- Collected data:
◇ ◇ ◇
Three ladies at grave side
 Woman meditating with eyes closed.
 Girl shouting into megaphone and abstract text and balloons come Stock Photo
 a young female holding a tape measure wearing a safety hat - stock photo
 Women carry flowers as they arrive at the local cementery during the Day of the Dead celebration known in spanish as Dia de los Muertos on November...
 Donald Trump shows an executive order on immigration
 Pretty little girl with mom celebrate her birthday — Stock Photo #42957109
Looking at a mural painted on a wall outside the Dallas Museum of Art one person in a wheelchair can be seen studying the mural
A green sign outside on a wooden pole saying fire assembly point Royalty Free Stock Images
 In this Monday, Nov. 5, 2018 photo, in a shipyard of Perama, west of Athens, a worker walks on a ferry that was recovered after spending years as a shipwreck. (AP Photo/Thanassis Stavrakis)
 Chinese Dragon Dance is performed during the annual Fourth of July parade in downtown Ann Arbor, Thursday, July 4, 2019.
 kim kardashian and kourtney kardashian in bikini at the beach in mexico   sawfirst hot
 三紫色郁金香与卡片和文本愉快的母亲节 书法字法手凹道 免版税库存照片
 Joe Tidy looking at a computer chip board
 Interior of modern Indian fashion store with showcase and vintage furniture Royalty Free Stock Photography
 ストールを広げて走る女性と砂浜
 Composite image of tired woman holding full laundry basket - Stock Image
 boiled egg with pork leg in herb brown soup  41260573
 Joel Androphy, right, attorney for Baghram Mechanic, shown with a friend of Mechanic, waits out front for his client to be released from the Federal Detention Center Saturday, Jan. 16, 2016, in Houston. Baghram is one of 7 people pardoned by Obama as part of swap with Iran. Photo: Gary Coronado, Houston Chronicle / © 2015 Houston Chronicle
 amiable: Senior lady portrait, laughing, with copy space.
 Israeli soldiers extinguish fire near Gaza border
◇ ◇ ◇
The entries shown above must be restated word for word.

- Task response:
Three ladies at grave side
 Woman meditating with eyes closed.
 Girl shouting into megaphone and abstract text and balloons come Stock Photo
 a young female holding a tape measure wearing a safety hat - stock photo
 Women carry flowers as they arrive at the local cementery during the Day of the Dead celebration known in spanish as Dia de los Muertos on November...
 Donald Trump shows an executive order on immigration
 Pretty little girl with mom celebrate her birthday — Stock Photo #42957109
Looking at a mural painted on a wall outside the Dallas Museum of Art one person in a wheelchair can be seen studying the mural
A green sign outside on a wooden pole saying fire assembly point Royalty Free Stock Images
 In this Monday, Nov. 5, 2018 photo, in a shipyard of Perama, west of Athens, a worker walks on a ferry that was recovered after spending years as a shipwreck. (AP Photo/Thanassis Stavrakis)
 Chinese Dragon Dance is performed during the annual Fourth of July parade in downtown Ann Arbor, Thursday, July 4, 2019.
 kim kardashian and kourtney kardashian in bikini at the beach in mexico   sawfirst hot
 三紫色郁金香与卡片和文本愉快的母亲节 书法字法手凹道 免版税库存照片
 Joe Tidy looking at a computer chip board
 Interior of modern Indian fashion store with showcase and vintage furniture Royalty Free Stock Photography
 ストールを広げて走る女性と砂浜
 Composite image of tired woman holding full laundry basket - Stock Image
 boiled egg with pork leg in herb brown soup  41260573
 Joel Androphy, right, attorney for Baghram Mechanic, shown with a friend of Mechanic, waits out front for his client to be released from the Federal Detention Center Saturday, Jan. 16, 2016, in Houston. Baghram is one of 7 people pardoned by Obama as part of swap with Iran. Photo: Gary Coronado, Houston Chronicle / © 2015 Houston Chronicle
 amiable: Senior lady portrait, laughing, with copy space.
 Israeli soldiers extinguish fire near Gaza border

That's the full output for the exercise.